Allergan's ubrogepant is on a roll—the oral CGRP drug has hit the mark in a second phase 3 migraine trial, cementing the company's plans to file for approval in 2019.
The 1,686-patient study tested a 25-mg and a 50-mg dose of ubrogepant against placebo to treat a single migraine attack of moderate-to-severe headache intensity, with the higher dose meeting both co-primary endpoints.
After two hours, about 20% of patients in each treatment arm were pain-free, compared to 14% in the placebo group. Nearly 39% of patients who received the 50-mg dose no longer had the most bothersome migraine-associated symptom after two hours, compared to 27% of patients receiving placebo. The 25-mg group showed improvement (34%), but it wasn't statistically significant.
The company reported four cases in which aminotransferase liver enzymes were elevated by more than three times the upper limit of normal. They were seen in both placebo and treatment arms, and, according to a blinded panel of liver experts, could be explained without implicating ubrogepant.
The new data come on the heels of another successful phase 3 trial that investigated higher doses—50 mg and 100 mg—in migraines of moderate or greater severity. Both doses met the co-primary endpoints, putting up very close numbers: about 20% of patients in each arm were pain-free after two hours, while the drug alleviated the most bothersome symptom in about 38% of patients. Six patients had aminotransferase liver enzyme levels higher than three times the upper limit of normal.
Allergan is vying with Amgen, Biohaven, Novartis, Eli Lilly, Teva and Alder in the CGRP space. But those companies, with the exception of Biohaven, are all developing injectable monoclonal antibodies.

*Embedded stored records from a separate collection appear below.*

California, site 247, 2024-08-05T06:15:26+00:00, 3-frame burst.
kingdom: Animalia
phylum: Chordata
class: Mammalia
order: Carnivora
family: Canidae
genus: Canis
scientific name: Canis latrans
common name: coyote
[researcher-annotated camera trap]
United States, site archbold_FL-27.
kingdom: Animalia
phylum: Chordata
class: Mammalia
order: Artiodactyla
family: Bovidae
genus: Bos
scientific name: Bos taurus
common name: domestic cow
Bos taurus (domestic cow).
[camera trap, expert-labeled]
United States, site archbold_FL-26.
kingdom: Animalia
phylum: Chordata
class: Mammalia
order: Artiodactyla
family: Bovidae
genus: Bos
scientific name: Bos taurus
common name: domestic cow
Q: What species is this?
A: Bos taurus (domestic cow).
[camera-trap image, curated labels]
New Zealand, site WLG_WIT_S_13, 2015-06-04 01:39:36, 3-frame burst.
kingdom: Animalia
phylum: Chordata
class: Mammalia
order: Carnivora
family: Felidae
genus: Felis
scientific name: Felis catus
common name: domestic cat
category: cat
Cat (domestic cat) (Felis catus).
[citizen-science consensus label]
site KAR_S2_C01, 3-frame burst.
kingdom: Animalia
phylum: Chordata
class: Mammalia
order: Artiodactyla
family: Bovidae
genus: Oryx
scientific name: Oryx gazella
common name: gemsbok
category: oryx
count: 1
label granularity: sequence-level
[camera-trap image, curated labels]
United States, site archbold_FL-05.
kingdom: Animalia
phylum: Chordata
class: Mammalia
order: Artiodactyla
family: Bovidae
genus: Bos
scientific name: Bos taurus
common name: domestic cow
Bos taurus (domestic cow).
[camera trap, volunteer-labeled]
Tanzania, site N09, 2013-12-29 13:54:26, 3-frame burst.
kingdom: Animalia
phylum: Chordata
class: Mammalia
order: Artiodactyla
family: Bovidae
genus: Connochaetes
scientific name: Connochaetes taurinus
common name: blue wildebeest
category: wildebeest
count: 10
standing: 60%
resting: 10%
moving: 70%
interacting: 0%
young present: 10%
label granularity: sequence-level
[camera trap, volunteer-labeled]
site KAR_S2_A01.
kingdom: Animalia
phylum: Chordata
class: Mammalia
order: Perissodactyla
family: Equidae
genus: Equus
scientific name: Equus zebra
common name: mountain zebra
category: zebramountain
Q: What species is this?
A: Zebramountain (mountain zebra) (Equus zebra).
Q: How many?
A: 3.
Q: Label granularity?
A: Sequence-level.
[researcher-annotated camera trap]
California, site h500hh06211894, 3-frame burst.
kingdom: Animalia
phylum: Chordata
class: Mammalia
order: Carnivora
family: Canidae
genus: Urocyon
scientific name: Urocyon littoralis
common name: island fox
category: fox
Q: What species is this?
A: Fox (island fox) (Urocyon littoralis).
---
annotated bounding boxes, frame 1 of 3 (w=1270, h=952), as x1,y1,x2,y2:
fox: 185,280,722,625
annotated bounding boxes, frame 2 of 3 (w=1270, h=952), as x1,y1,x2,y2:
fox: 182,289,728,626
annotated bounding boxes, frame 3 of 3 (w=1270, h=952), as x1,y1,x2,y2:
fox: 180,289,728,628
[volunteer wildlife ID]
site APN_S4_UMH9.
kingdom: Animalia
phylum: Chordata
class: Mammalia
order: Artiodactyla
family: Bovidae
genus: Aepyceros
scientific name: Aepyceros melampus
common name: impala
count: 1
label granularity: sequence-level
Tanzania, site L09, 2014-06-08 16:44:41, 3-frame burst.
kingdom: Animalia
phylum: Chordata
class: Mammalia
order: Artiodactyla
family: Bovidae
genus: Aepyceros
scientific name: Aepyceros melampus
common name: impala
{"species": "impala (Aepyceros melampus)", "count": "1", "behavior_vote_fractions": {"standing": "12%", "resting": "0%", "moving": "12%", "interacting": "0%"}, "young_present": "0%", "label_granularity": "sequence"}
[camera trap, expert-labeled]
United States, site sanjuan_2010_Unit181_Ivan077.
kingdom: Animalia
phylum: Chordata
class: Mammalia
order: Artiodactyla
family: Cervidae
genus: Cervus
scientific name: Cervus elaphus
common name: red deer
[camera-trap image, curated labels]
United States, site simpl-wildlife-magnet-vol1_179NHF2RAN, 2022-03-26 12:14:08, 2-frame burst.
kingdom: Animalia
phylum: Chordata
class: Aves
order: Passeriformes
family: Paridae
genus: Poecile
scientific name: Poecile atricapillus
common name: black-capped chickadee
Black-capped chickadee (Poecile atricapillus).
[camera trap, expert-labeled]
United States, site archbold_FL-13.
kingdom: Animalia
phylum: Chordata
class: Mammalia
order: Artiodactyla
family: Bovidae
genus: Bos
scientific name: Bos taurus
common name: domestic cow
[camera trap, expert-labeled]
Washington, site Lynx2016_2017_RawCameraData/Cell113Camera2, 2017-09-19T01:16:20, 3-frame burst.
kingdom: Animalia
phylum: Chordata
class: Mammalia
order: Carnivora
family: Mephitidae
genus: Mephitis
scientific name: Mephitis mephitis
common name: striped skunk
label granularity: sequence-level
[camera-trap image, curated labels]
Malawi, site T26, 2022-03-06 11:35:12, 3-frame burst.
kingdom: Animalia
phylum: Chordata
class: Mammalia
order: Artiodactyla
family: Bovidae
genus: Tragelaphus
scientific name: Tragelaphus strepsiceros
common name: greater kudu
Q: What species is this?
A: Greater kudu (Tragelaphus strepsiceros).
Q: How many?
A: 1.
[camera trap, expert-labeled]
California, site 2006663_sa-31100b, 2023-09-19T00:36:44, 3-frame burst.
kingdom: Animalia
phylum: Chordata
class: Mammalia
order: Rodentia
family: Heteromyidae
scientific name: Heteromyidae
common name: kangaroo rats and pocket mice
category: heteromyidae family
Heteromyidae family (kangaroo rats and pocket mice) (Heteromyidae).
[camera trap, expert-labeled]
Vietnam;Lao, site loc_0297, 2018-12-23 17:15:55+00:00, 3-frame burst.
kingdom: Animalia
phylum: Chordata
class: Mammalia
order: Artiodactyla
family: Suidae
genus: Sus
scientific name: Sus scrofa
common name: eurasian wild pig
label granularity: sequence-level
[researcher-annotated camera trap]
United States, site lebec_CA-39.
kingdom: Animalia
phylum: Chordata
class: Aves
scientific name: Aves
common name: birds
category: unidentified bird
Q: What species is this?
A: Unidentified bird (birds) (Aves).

Allergan is racing Biohaven to get the first orally active GCRP-targeting drug to market, and last month, the Connecticut-based biotech looked to have pulled ahead. It announced that a pair of phase 3 trials showed that a single dose of rimegepant beat out placebo when it came to providing relief from pain or another most bothersome symptom two hours after dosing, with fewer patients on the active drug requiring rescue therapy with current drugs such as triptans. Rimegepant met its primary endpoints with similar numbers to ubrogepant, but was no more likely than placebo to increase aminotransferase, Biohaven said.